Start Raw records
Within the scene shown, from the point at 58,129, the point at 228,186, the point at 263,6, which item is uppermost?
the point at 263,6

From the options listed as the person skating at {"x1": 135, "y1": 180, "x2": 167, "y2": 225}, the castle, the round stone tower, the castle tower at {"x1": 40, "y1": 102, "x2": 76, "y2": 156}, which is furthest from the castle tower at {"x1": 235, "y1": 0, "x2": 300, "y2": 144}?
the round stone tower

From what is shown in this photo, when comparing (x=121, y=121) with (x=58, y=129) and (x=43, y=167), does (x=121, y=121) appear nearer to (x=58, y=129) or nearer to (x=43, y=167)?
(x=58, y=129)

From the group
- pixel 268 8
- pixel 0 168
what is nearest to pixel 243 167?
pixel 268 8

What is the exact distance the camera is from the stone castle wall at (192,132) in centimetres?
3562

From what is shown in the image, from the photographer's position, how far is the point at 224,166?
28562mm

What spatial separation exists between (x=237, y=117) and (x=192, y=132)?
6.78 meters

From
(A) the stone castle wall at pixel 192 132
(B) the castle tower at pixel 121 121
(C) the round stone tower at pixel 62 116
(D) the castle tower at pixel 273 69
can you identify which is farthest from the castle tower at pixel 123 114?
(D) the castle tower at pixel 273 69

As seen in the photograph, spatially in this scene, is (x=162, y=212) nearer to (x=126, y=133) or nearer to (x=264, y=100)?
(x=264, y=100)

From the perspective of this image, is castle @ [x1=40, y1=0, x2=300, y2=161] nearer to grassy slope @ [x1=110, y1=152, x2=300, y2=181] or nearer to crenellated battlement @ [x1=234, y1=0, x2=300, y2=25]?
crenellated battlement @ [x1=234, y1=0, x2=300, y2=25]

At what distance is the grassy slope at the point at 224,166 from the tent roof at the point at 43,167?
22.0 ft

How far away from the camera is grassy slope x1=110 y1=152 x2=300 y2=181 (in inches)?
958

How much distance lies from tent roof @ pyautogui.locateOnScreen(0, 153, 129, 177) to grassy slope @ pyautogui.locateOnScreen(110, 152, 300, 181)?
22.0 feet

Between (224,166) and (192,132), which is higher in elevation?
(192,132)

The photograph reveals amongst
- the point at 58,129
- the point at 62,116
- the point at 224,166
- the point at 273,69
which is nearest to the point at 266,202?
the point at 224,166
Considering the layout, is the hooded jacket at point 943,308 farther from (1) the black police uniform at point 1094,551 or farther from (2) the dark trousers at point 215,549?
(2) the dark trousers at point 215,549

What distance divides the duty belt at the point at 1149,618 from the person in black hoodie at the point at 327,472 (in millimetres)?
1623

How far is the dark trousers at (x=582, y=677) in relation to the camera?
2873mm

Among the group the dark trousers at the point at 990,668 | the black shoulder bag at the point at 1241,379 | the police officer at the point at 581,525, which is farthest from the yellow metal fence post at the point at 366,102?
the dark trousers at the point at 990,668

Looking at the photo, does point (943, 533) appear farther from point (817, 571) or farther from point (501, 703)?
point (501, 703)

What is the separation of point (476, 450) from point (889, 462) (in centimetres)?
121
End Raw records
Aim of the task:
Starting from the line with "From the perspective" and ending with the final line of the data, quote every line exactly, both ends included.

Problem solution:
From the perspective of this image, is castle @ [x1=40, y1=0, x2=300, y2=161] nearer to grassy slope @ [x1=110, y1=152, x2=300, y2=181] or nearer to crenellated battlement @ [x1=234, y1=0, x2=300, y2=25]?
crenellated battlement @ [x1=234, y1=0, x2=300, y2=25]

At what distance is the grassy slope at the point at 224,166 from the tent roof at the point at 43,167?
22.0 ft

How far away from the camera is grassy slope x1=110 y1=152 x2=300 y2=181 (in inches)?
958

How much distance lies from tent roof @ pyautogui.locateOnScreen(0, 153, 129, 177) to grassy slope @ pyautogui.locateOnScreen(110, 152, 300, 181)?
22.0 feet

Between (224,166) and (192,132), which is higher in elevation?
(192,132)

The photograph reveals amongst
- the point at 58,129
- the point at 62,116
- the point at 224,166
- the point at 273,69
which is nearest to the point at 266,202?
the point at 224,166
Considering the layout, is the hooded jacket at point 943,308 farther from (1) the black police uniform at point 1094,551 or farther from (2) the dark trousers at point 215,549?
(2) the dark trousers at point 215,549

What distance divides the duty belt at the point at 1149,618 from the person in black hoodie at the point at 327,472 (in millimetres)?
1623

How far is the dark trousers at (x=582, y=677) in relation to the camera?
2873mm

Among the group the dark trousers at the point at 990,668 | the black shoulder bag at the point at 1241,379 | the police officer at the point at 581,525, which is farthest from the yellow metal fence post at the point at 366,102?
the dark trousers at the point at 990,668

Looking at the photo, does point (943, 533) appear farther from point (817, 571) or farther from point (501, 703)?
point (501, 703)

What is the separation of point (476, 450) from point (889, 462) (in centimetres)?
121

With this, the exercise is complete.